Adoption Patterns
Waves adapts to where your project IS, not where the framework thinks it should be. Based on analysis of 5 production projects, three distinct adoption patterns emerge.
Three Ways Teams Adopt Waves
How to Choose
Is this a new product idea?
→ YES — Do you need market validation?
→ YES — Pattern 1: Full Pipeline
→ NO — Pattern 2: Library / Component
→ NO — Does the project already exist?
→ YES — Pattern 3: Mid-Flight Adoption
→ NO — Pattern 2: Library / Component
You don't need to use all of Waves to benefit from Waves. Start where you are. The framework meets you where your project is.
New Product from Scratch
Real example: Exobase — a SaaS construction marketplace built from zero.
What makes this pattern distinct
- Heavy upfront validation. Feasibility alone produced 43KB of market data. The go/no-go decision is backed by Monte Carlo simulations, not gut feeling.
- Foundation as bridge. Compacts thousands of simulations into an executive summary with reclassified capabilities and financial benchmarks.
- Multi-wave structure. Three waves planned before writing a line of code: W0 (design), W1 (backend), W2 (frontend/launch).
- Design rules, not code rules. In W0, project_rules focus on visual standards (color tokens, typography, spacing) because the first wave is design.
- Lower initial velocity is normal. Only 4.8% of W0 objectives completed. The upfront investment in feasibility and blueprint pays off when every implementation decision traces to validated business data.
When to use: You're building something new and don't know if it will work. You need data to convince investors or yourself. The product has multiple phases that depend on each other. You want every line of code to trace back to a business decision.
Libraries and Components
Real examples: llm_core (LLM abstraction, 116 objectives) and conversational_engine_ba (conversational AI backend, 181 objectives).
What makes this pattern distinct
- No feasibility unless uncertain. llm_core skipped it entirely. conversational_engine_ba ran it (54KB) because the AI orchestration approach had high architectural uncertainty.
- Single-wave focus. One wave, start to finish. No W0 design phase — these are backend libraries.
- High objective density. llm_core: 115/116 (99.1%) across 11 phases. conversational_engine_ba: 169/181 (93.4%) across 20 phases. ~10 objectives per phase, completed in days.
- Non-code phases are natural. Phase 20 of conversational_engine_ba was pure analysis/documentation — no code changes, only gap analysis and architecture docs.
- Technical guide as living document. An 83KB technical guide evolved alongside the code, emerging from logbook context rather than upfront design.
When to use: You're building a package, library, or engine. The problem domain is understood. You want tight iteration cycles with clear phase boundaries. The component needs architectural documentation that evolves with the code.
Mid-Flight Adoption
Real examples: Enterprise Flutter App (16 JIRA tickets tracked) and Enterprise Android App (13 tickets with multi-stage decomposition).
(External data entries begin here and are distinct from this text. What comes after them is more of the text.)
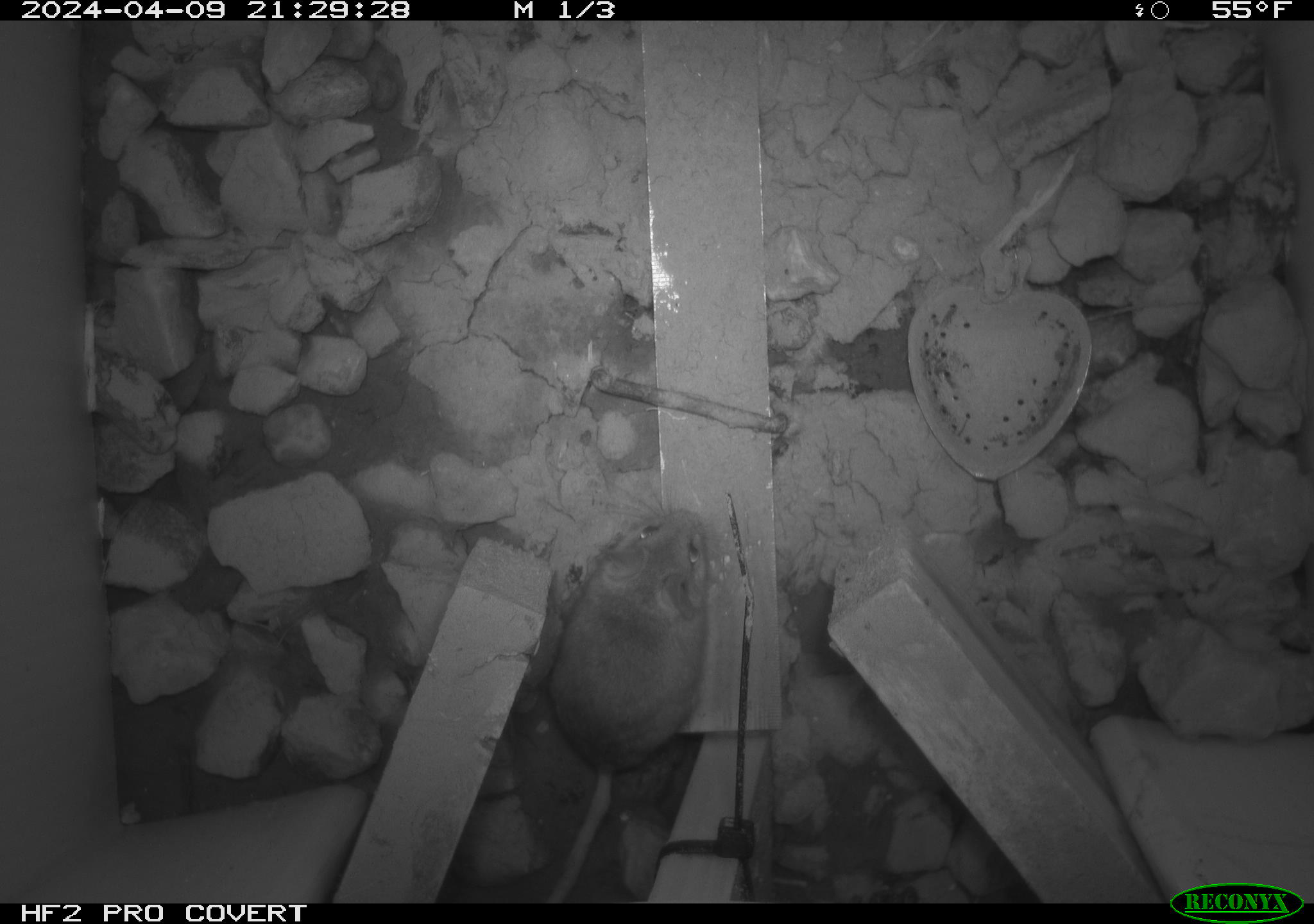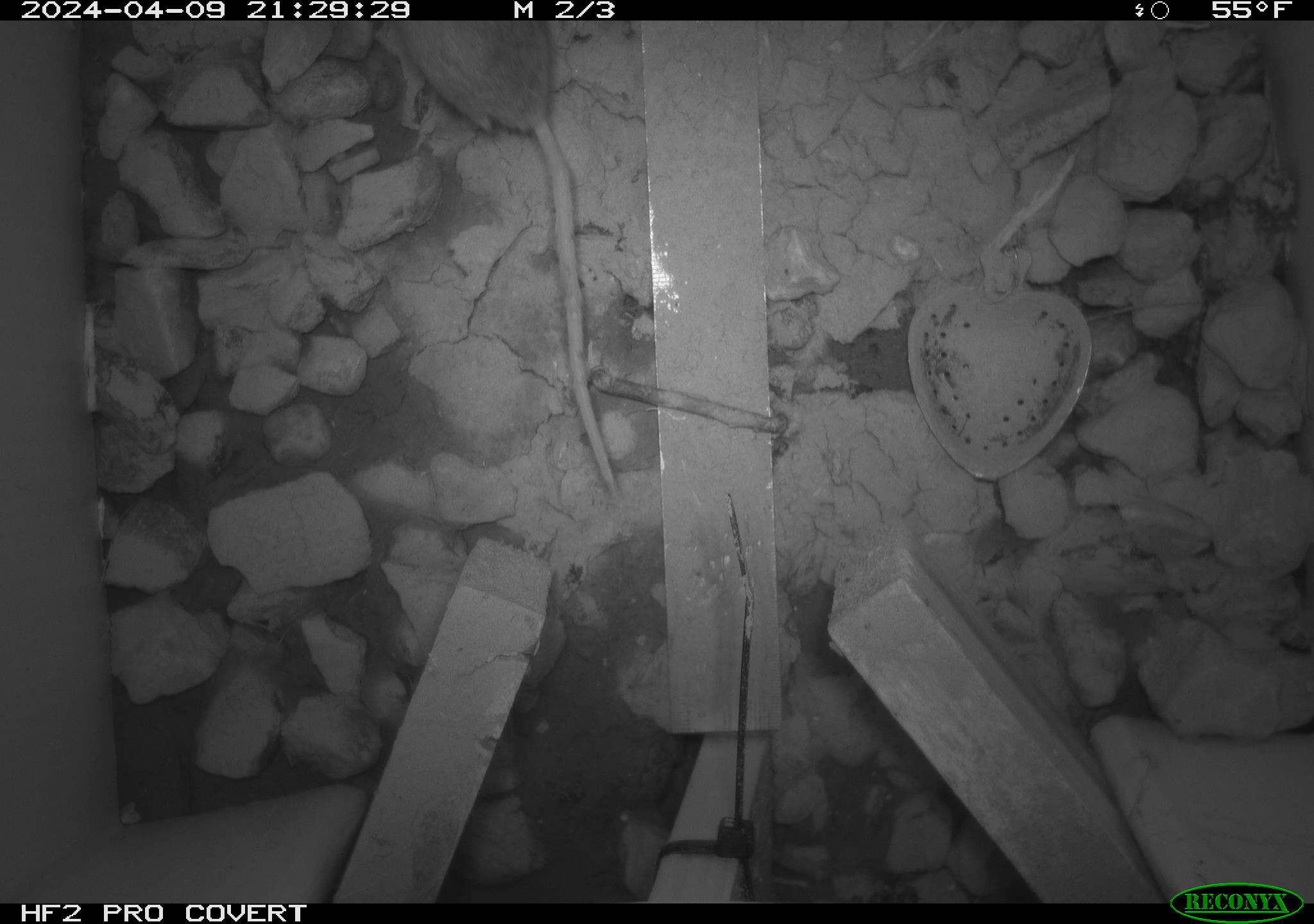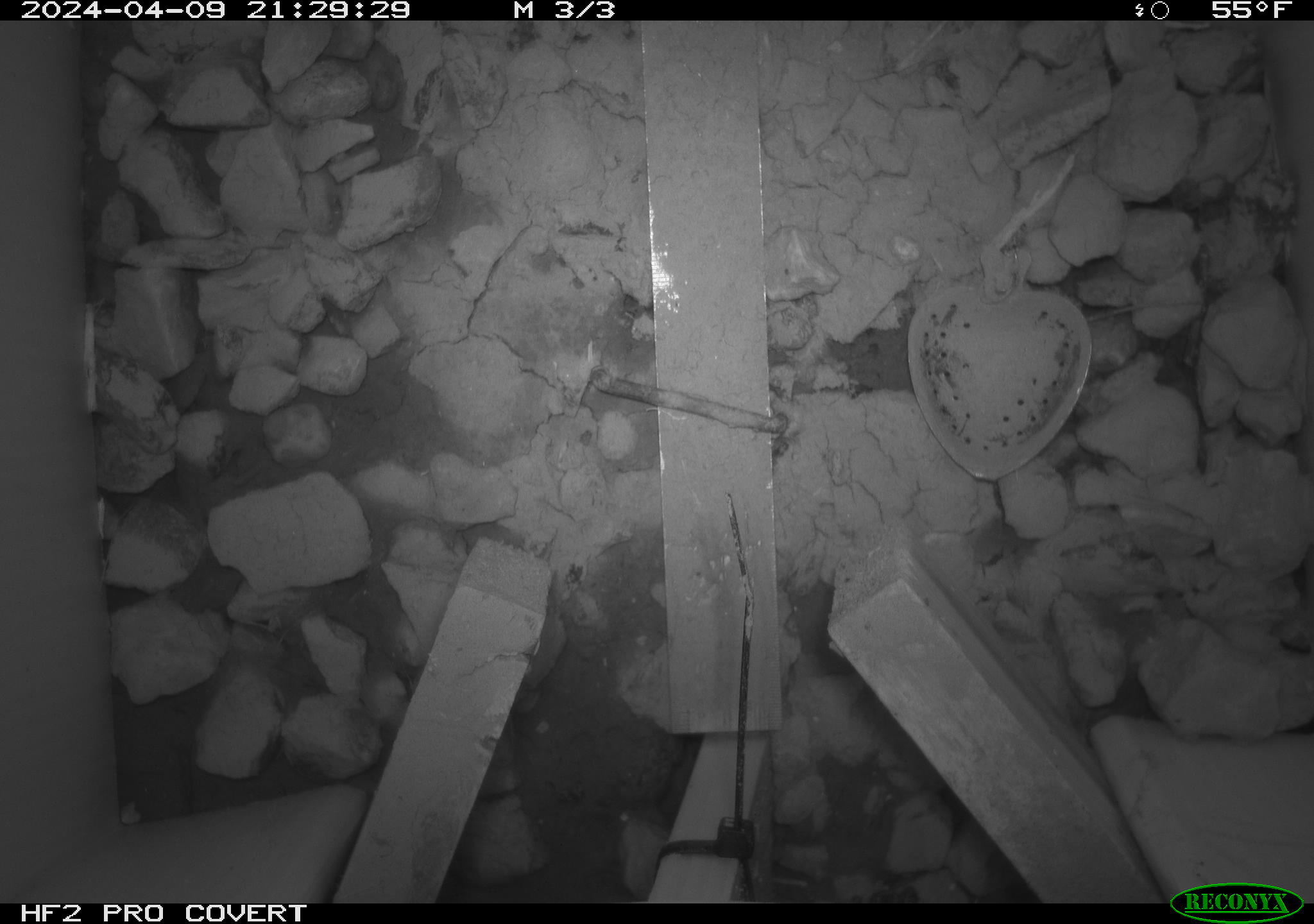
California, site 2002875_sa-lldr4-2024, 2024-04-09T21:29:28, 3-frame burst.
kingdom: Animalia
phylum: Chordata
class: Mammalia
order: Rodentia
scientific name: Rodentia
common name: rodent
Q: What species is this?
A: Rodent (Rodentia).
What makes this pattern distinct
- Skip everything except what's needed NOW. The product exists, has users, and has a JIRA board. Waves adds a context preservation layer on top — it doesn't replace your existing tools.
- Logbooks map 1:1 to JIRA tickets. Each logbook gives the AI agent persistent context about the ticket across sessions. The logbook doesn't replace JIRA — it supplements it.
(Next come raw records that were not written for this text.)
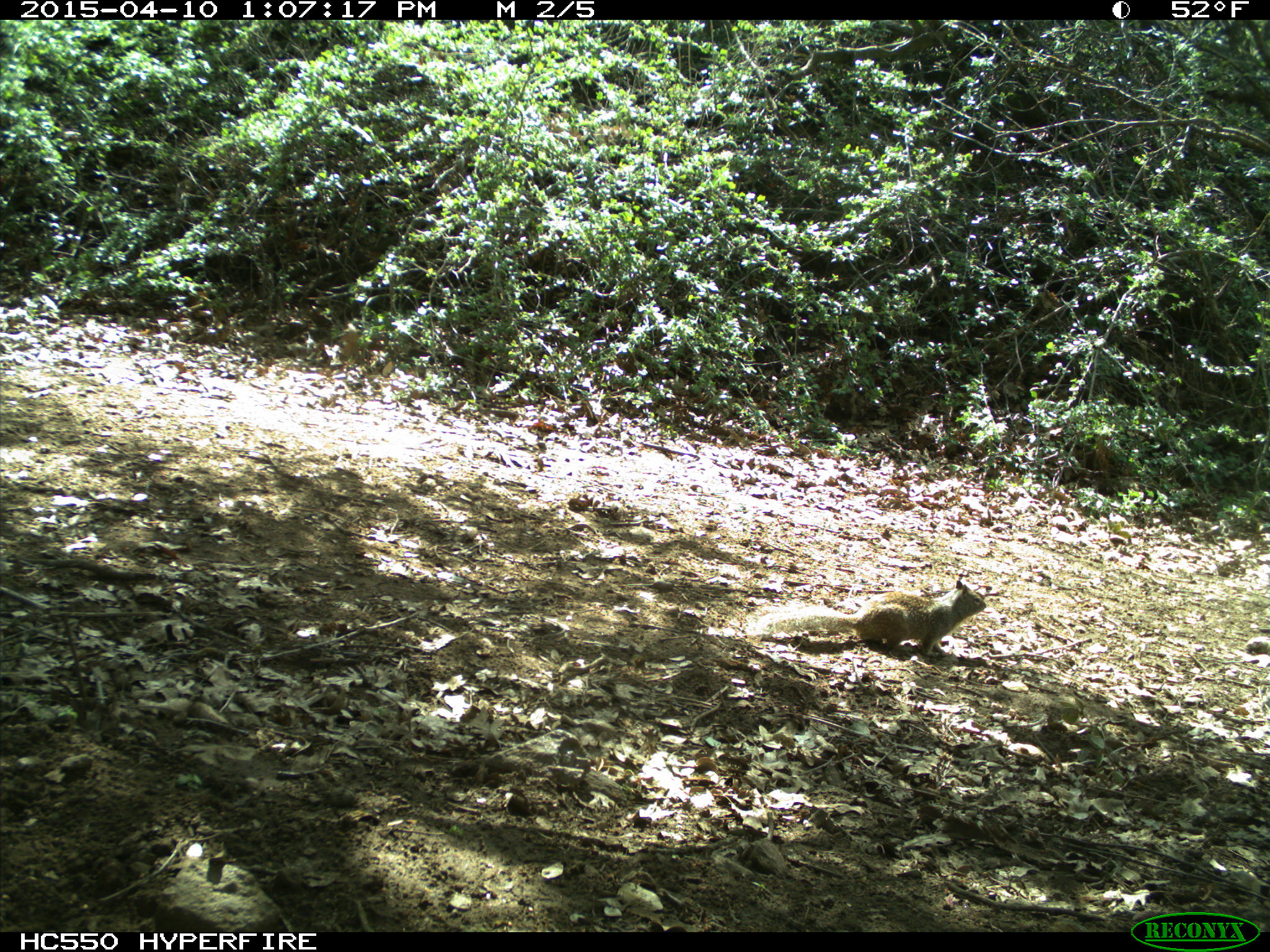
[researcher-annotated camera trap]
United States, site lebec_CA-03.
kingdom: Animalia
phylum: Chordata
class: Mammalia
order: Rodentia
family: Sciuridae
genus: Otospermophilus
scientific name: Otospermophilus beecheyi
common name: california ground squirrel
Otospermophilus beecheyi (california ground squirrel).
- Manifest is retrospective. Created AFTER months of development. An "as-is" architecture snapshot that gives new AI sessions full understanding of the codebase.
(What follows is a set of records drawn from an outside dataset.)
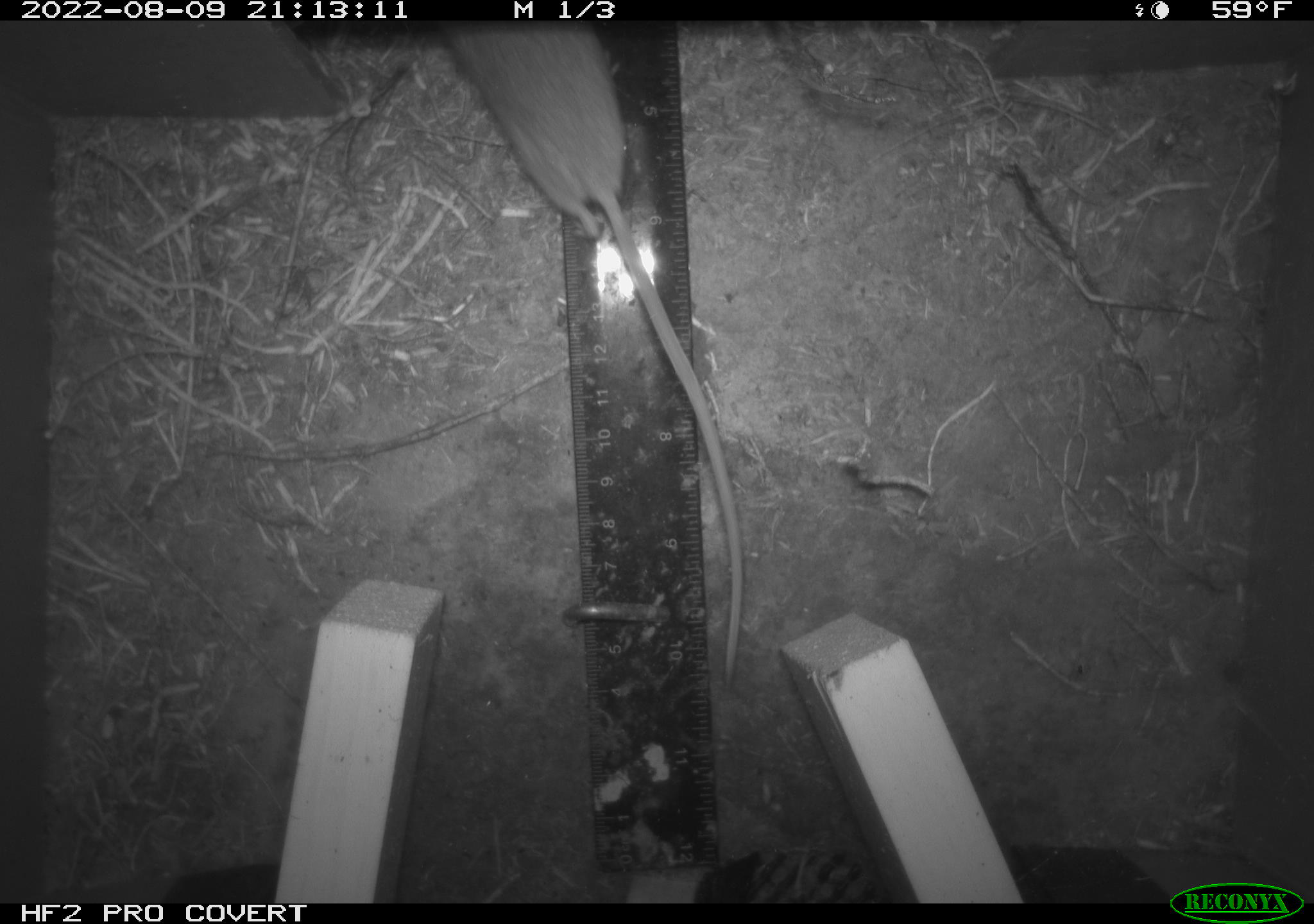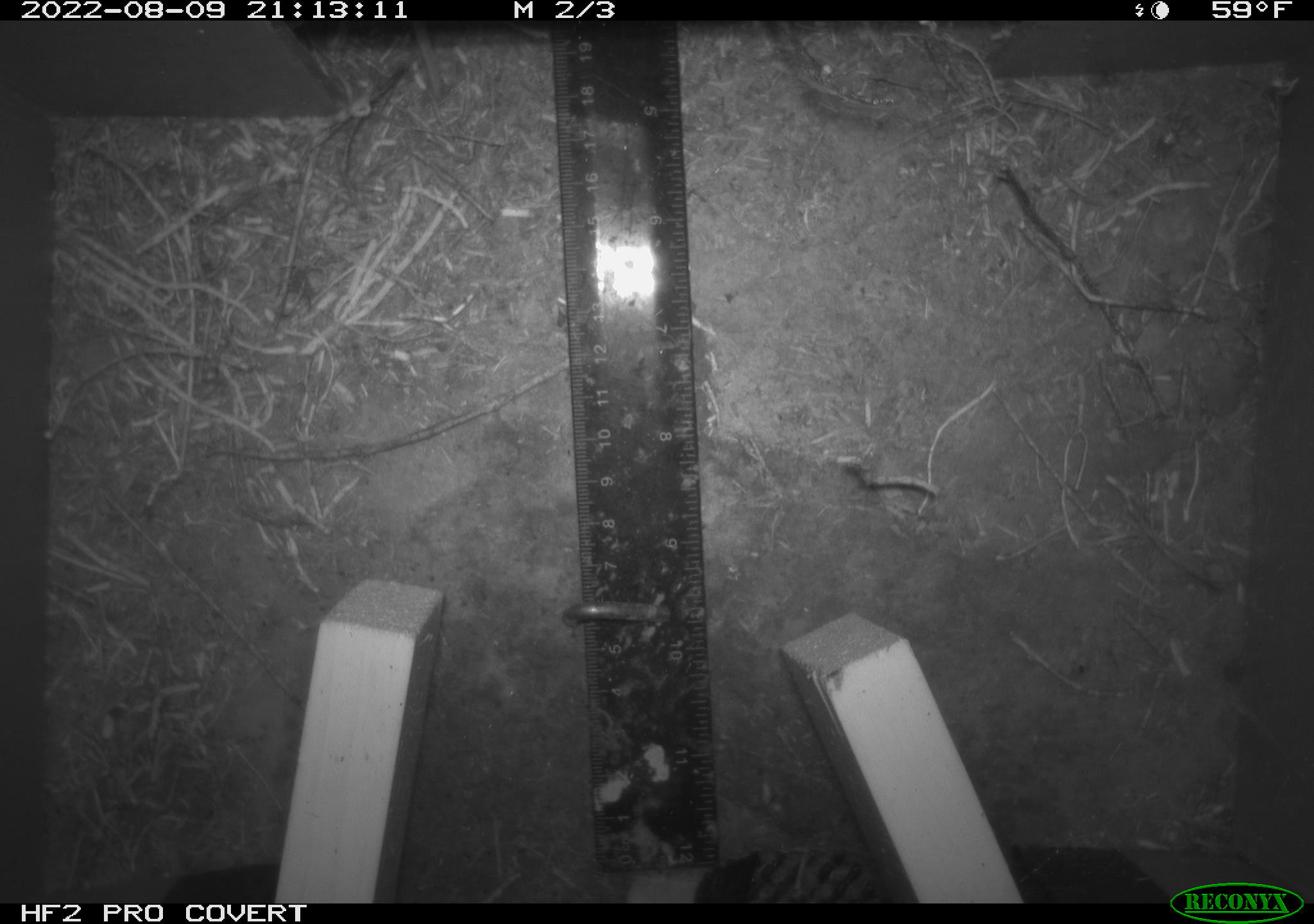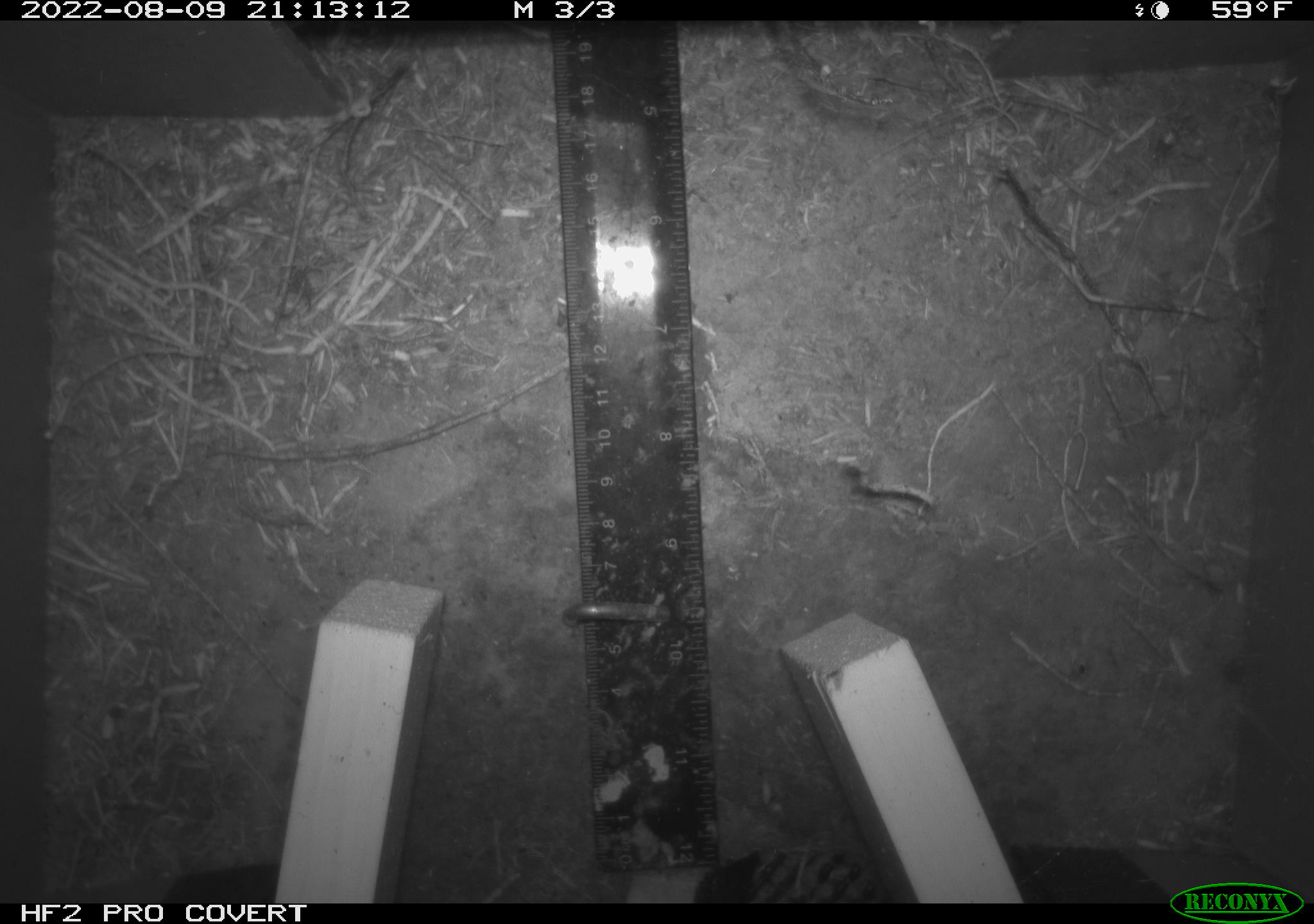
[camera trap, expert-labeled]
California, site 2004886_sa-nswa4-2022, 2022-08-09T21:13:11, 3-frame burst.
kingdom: Animalia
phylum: Chordata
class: Mammalia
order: Rodentia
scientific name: Rodentia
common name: rodent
Rodent (Rodentia).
- Rules emerge from code. Extracted by analyzing existing patterns — "this is how we do it here." Rules were updated multiple times as patterns stabilized.
- Multi-stage logbooks for complex features. Large features get decomposed into sequential logbooks, each building on the previous one.
- Session continuity is the primary value. The AI agent picks up EXACTLY where the last session left off. No more "what was I working on?" The logbook replaces scattered Git history, commit messages, PR comments, and the developer's memory.
When to use: Your product already exists and has an established codebase. Your team uses JIRA, Linear, or another issue tracker. You want AI agent context preservation, not product redesign. You need to onboard AI agents to a codebase they've never seen.
Real Data from Production
Common Elements Across All Patterns
CLAUDE.md
The session bootstrap. Every project has it. It's the first file the agent reads.
Logbooks with recent_context
Objectives, decisions, progress, and learnings preserved across sessions.
Decision tracking
Resolved decisions documented with rationale. Institutional knowledge that survives team changes.
Schema-validated artifacts
JSON files that any AI agent can read, on any platform. No vendor lock-in.
Data sourced from 5 production projects: llm_core (116 objectives), conversational_engine_ba (181 objectives), Exobase (42 objectives), and 2 enterprise apps (29 tickets).